TEXT EXCERPT:

◇ ◇ ◇

Identification of replication origins in archaeal genomes based on the Z-curve method

Abstract

The Z-curve is a three-dimensional curve that constitutes a unique representation of a DNA sequence, i.e., both the Z-curve and the given DNA sequence can be uniquely reconstructed from the other. We employed Z-curve analysis to identify one replication origin in the Methanocaldococcus jannaschii genome, two replication origins in the Halobacterium species NRC-1 genome and one replication origin in the Methanosarcina mazei genome. One of the predicted replication origins of Halobacterium species NRC-1 is the same as a replication origin later identified by in vivo experiments. The Z-curve analysis of the Sulfolobus solfataricus P2 genome suggested the existence of three replication origins, which is also consistent with later experimental results. This review aims to summarize applications of the Z-curve in identifying replication origins of archaeal genomes, and to provide clues about the locations of as yet unidentified replication origins of the Aeropyrum pernix K1, Methanococcus maripaludis S2, Picrophilus torridus DSM 9790 and Pyrobaculum aerophilum str. IM2 genomes.

Figure 1.

The Z-curves for the Methanosarcina mazei genome. (a) The 3-D Z-curve, (b) the 2-D Z-curve based on RY and MK disparity, (c) the 2-D Z-curve based on AT and GC disparity and (d) the AT disparity curves. Arrows indicate the positions of the cdc6 gene, which is also the position of the predicted replication origin.

Figure 2.

The Z-curves for the genomes of (a) Methanocaldococcus jannaschii DSM 2661, (b) Halobacterium sp. NRC-1, (c) Sulfolobus solfataricus P2 and (d) Methanosarcina mazei Go1. Unbroken lines denote RY disparity curves, and broken lines denote MK disparity curves. Arrows indicate the positions of cdc6 genes, which are also the positions of predicted replication origins. In the Halobacterium sp. NRC-1 genome, Berquist and DasSarma (2003) have identified a chromosomal autonomously replicating sequence element, which is at the location of the cdc6-3 (arrow at about 1.8 Mb). Robinson et al. (2004) have identified two replication origins in the S. solfataricus genome in vivo. The two replication origins, oriC1 and oriC2, are close to cdc6-1 and cdc6-3, respectively (the positions of the first and third arrows).

Figure 3.

◇ ◇ ◇

TASKS TO CARRY OUT:
• 1. According to the Z-curve text, how many replication origins did Z-curve analysis suggest for the Sulfolobus solfataricus P2 genome?
• 2. The Z-curve text names the genomes whose unidentified replication origins it hopes to offer clues about. List all of these genomes.
Use only the Z-curve text when answering these two tasks.

◇ ◇ ◇

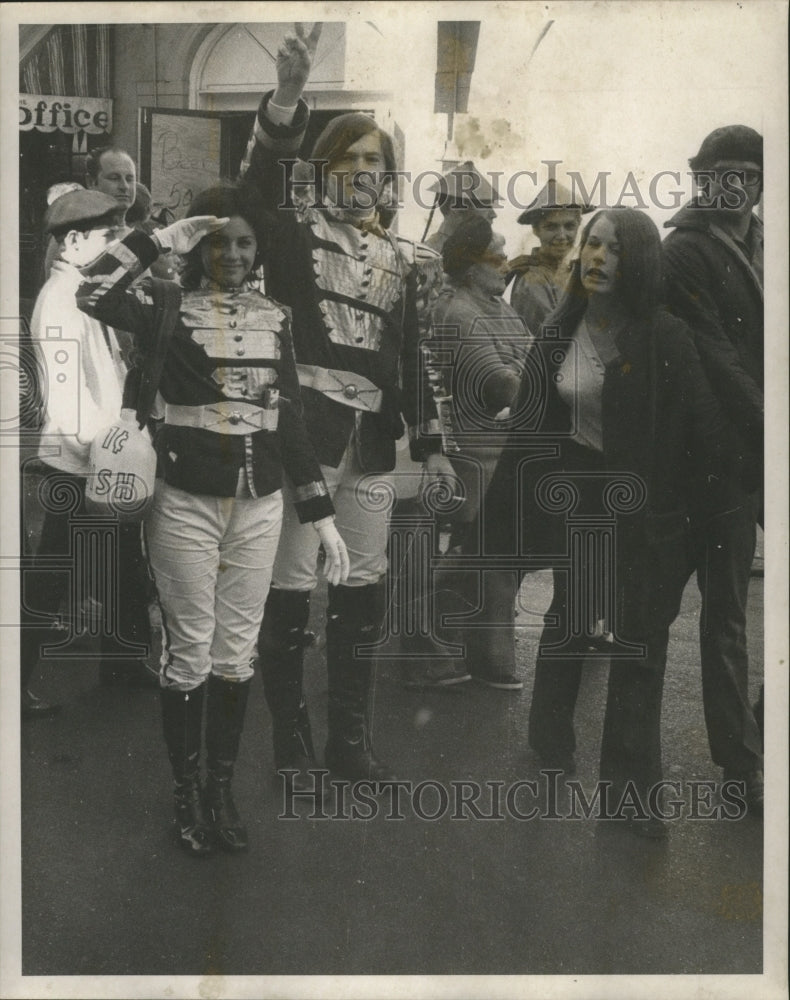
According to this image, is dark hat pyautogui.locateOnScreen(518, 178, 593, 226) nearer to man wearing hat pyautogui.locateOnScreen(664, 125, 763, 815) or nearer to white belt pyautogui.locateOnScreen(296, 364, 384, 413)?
man wearing hat pyautogui.locateOnScreen(664, 125, 763, 815)

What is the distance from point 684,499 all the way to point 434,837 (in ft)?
3.91

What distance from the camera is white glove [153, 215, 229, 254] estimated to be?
3527 mm

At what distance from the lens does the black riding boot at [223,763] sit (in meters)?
3.59

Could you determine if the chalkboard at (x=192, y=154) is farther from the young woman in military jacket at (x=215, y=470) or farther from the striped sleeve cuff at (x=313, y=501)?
the striped sleeve cuff at (x=313, y=501)

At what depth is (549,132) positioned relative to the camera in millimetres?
3543

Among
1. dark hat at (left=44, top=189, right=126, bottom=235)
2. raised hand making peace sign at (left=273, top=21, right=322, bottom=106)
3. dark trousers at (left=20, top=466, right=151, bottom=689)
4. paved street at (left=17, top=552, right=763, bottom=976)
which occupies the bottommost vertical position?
paved street at (left=17, top=552, right=763, bottom=976)

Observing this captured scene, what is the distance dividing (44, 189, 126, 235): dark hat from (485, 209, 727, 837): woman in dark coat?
4.12 feet

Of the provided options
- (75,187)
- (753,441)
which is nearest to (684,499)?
(753,441)

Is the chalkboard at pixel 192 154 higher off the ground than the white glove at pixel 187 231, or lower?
higher

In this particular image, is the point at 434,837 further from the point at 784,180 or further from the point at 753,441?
the point at 784,180

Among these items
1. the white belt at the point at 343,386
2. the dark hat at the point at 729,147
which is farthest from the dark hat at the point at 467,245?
the dark hat at the point at 729,147

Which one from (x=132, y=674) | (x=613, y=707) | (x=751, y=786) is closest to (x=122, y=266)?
(x=132, y=674)

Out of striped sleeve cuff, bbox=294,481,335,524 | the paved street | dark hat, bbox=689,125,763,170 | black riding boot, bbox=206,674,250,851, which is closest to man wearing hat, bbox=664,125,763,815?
dark hat, bbox=689,125,763,170

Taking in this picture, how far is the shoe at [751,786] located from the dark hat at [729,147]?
1.73m
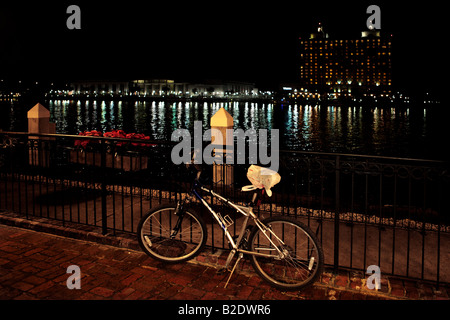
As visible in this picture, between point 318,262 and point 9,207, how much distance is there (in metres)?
6.50

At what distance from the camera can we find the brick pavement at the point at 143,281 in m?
4.83

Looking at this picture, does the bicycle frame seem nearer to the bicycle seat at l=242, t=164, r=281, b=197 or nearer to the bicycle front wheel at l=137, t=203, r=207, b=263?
the bicycle seat at l=242, t=164, r=281, b=197

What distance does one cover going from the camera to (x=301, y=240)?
6113 millimetres

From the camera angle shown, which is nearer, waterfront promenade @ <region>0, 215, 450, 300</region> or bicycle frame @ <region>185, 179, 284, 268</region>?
waterfront promenade @ <region>0, 215, 450, 300</region>

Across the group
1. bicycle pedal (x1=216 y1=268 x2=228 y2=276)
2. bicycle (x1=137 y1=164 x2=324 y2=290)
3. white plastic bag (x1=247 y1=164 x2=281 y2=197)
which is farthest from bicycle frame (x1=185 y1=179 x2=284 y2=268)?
white plastic bag (x1=247 y1=164 x2=281 y2=197)

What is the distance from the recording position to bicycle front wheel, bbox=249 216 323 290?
4.89 meters

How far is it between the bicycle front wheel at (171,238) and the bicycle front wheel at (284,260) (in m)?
0.86

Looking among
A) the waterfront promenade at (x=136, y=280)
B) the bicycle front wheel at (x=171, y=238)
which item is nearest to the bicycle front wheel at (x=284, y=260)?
the waterfront promenade at (x=136, y=280)

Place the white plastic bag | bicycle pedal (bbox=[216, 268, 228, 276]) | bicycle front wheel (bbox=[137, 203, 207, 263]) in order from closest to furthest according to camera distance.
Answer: the white plastic bag, bicycle pedal (bbox=[216, 268, 228, 276]), bicycle front wheel (bbox=[137, 203, 207, 263])

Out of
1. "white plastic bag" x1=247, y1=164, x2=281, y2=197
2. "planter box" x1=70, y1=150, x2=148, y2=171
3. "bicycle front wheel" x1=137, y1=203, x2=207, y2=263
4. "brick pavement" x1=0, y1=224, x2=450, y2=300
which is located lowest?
"brick pavement" x1=0, y1=224, x2=450, y2=300

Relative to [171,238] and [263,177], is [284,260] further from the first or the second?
[171,238]

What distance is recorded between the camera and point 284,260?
519cm

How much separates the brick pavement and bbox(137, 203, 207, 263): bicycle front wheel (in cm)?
16
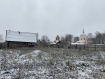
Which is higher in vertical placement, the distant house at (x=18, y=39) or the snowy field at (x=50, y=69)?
the distant house at (x=18, y=39)

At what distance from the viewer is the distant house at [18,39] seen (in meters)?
28.6

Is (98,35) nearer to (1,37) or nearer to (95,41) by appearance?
(95,41)

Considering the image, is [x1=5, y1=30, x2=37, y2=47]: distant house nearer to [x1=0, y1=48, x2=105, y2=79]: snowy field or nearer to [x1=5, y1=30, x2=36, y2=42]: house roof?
[x1=5, y1=30, x2=36, y2=42]: house roof

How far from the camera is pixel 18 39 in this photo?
2956 centimetres

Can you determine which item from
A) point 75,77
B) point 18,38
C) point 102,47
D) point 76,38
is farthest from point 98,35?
point 75,77

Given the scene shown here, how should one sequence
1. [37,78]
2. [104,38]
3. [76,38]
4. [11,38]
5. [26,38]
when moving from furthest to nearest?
1. [76,38]
2. [104,38]
3. [26,38]
4. [11,38]
5. [37,78]

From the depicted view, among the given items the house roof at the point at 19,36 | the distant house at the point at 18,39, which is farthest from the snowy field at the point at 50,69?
the house roof at the point at 19,36

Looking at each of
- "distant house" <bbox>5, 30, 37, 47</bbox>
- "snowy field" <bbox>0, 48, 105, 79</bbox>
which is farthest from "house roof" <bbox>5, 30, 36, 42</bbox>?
"snowy field" <bbox>0, 48, 105, 79</bbox>

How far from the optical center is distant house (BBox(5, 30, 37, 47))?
28.6 metres

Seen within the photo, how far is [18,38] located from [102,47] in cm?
2324

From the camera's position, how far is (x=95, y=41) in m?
64.3

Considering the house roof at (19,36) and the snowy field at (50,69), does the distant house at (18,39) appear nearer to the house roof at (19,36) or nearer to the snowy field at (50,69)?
the house roof at (19,36)

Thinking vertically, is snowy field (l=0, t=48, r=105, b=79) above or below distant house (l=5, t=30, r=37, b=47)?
below

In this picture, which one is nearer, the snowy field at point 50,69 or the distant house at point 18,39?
the snowy field at point 50,69
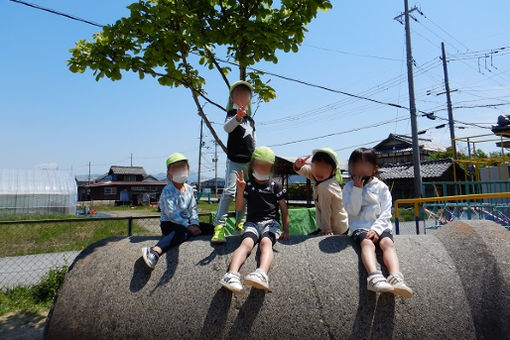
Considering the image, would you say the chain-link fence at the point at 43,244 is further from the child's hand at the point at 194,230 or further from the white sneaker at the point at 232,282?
the white sneaker at the point at 232,282

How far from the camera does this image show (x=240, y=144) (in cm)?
404

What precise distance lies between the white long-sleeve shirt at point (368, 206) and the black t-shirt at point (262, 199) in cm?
66

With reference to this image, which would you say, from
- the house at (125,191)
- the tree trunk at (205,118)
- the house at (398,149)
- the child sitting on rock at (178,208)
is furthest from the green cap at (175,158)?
the house at (125,191)

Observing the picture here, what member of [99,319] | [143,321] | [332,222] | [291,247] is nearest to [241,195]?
[291,247]

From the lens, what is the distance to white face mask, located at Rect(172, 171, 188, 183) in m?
3.71

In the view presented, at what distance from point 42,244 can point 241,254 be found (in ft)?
34.8

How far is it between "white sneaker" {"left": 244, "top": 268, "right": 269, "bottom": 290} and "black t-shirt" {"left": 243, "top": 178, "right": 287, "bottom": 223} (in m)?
0.77

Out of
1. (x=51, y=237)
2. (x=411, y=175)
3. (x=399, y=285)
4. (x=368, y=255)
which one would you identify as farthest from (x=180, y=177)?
(x=411, y=175)

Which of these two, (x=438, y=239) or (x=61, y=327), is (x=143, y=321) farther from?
(x=438, y=239)

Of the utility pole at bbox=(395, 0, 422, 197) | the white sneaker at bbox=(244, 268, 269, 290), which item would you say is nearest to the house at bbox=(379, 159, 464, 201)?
the utility pole at bbox=(395, 0, 422, 197)

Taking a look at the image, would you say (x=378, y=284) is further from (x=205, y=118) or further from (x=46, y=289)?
(x=46, y=289)

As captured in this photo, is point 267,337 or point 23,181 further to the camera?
point 23,181

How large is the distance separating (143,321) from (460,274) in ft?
8.25

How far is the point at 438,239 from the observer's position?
10.6 ft
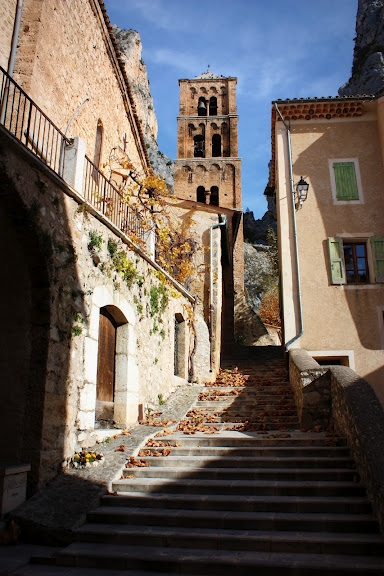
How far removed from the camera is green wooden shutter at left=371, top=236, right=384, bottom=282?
1173 centimetres

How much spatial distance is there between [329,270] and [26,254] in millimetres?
8575

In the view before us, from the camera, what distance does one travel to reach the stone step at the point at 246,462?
237 inches

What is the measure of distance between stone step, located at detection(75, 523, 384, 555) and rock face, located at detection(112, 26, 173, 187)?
145 feet

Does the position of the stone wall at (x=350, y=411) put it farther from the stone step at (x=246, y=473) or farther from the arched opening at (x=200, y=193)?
the arched opening at (x=200, y=193)

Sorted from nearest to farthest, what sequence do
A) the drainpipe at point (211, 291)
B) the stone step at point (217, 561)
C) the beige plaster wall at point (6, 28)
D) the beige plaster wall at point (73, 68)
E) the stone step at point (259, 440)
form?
the stone step at point (217, 561)
the stone step at point (259, 440)
the beige plaster wall at point (6, 28)
the beige plaster wall at point (73, 68)
the drainpipe at point (211, 291)

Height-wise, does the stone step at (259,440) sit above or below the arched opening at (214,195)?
below

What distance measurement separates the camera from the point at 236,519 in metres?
4.82

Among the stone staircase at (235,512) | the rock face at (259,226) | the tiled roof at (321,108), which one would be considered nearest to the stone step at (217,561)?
the stone staircase at (235,512)

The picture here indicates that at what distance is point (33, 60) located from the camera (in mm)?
8930

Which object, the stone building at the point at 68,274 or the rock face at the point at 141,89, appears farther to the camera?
the rock face at the point at 141,89

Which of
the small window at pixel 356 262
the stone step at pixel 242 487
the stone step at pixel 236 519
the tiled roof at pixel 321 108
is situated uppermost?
the tiled roof at pixel 321 108

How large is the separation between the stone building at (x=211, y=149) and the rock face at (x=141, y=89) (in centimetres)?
1348

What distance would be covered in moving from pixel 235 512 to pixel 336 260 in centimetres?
840

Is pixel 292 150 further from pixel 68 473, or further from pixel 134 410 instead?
pixel 68 473
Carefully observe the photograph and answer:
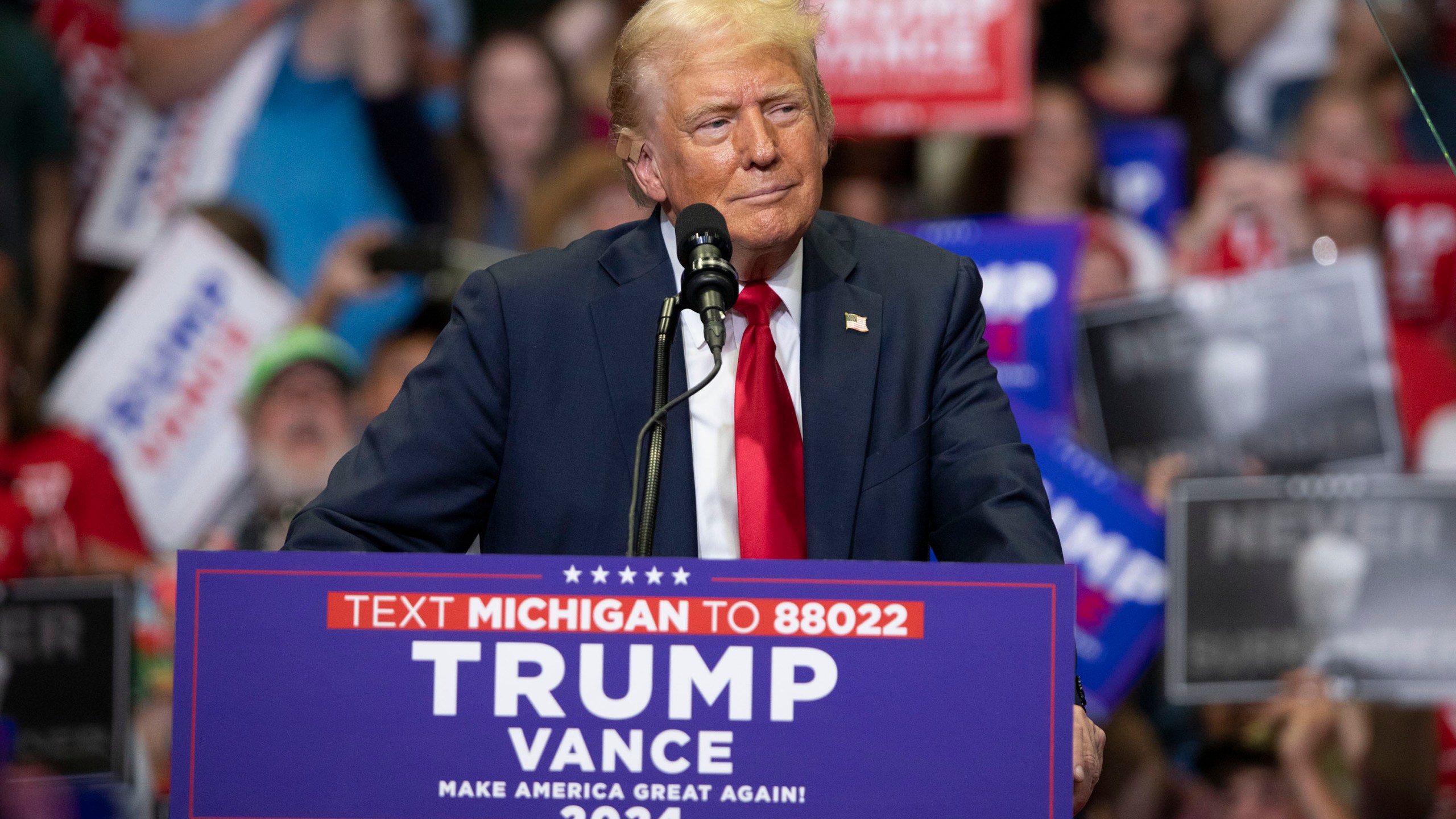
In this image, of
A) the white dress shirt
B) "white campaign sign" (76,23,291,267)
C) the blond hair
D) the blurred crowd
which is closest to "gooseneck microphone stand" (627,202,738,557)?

◇ ◇ ◇

TASK SOLUTIONS:
• 1. Three

• 2. Aeropyrum pernix K1, Methanococcus maripaludis S2, Picrophilus torridus DSM 9790, Pyrobaculum aerophilum str. IM2